A minha Mãe é Professora, e no seu tempo, que é também o meu, o seu posto é ela própria.

II
Os Professores - os mais antigos - em tempos de peste fundiram-se com o computador ao estilo Matrix e passaram as passas do Algarve num frenético, desacompanhado e forçado processo de aggiornamento, desejosos por regressar a um qualquer velho-normal, que na realidade já mal suportavam.
Só tal pode explicar a demora que a minha Mãe passou até sentir os outros efeitos secundários da peste: a solidão, o controle das liberdades, a injustiça e as paranoias.
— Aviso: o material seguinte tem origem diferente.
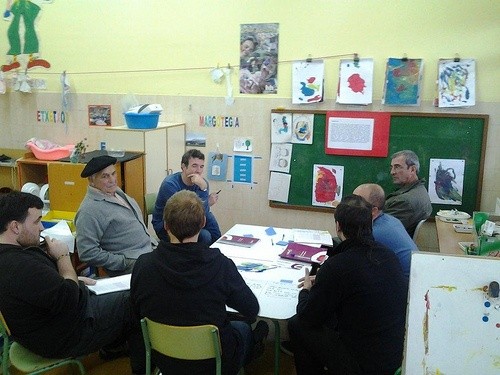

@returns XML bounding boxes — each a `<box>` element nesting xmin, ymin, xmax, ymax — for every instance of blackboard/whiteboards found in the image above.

O seu posto - que está sempre primeiro que ela própria - sugou-lhe o discernimento da ficção que nos rodeia e só lhe devolveu a consciência no confronto directo com a privação de movimentos.

III
A minha Mãe ensinou-me sem me ensinar, que o que liga o que é Público (nós) é uma qualquer ideia virtuosa de Escola e por extensão natural: a Universidade, o Livro, o Museu, o Teatro, o Debate e (também) a Igreja.
Mas a Utopia da sua geração, que é afinal a minha, falhou.
Nunca a Educação conseguiu cumprir o apetite dos seus desígnios e talvez nunca o consiga, pois acontece num posto em constante desequilíbrio: educação a mais é controle e não cultura; educação a menos é ignorância e não liberdade; qualquer educação é paternalista e não apenas (in)formativa.

IV
A virtuosa utopia que a minha Mãe me ensinou, sem me ensinar, fez-me, como ela, falhar.
Interessa-me particularmente esta ideia do fracasso da virtude. “Há uma certa glória em ser-se incompreendido” lembra-nos Baudelaire. Mas se a virtude da Educação, não é mais, como nos ensina o Rei, do que “correr atrás do vento”, então que continuemos a nossa maratona.
Sabe-se lá o que acontece no dia em que deixarmos de correr.

V
Se estavas à espera que te falasse da minha Mãe no Dia da Mãe, leste o texto errado. Nesta família há pouco espaço para sentimentos e os seus constrangimentos. O que é um Professor senão um exemplo!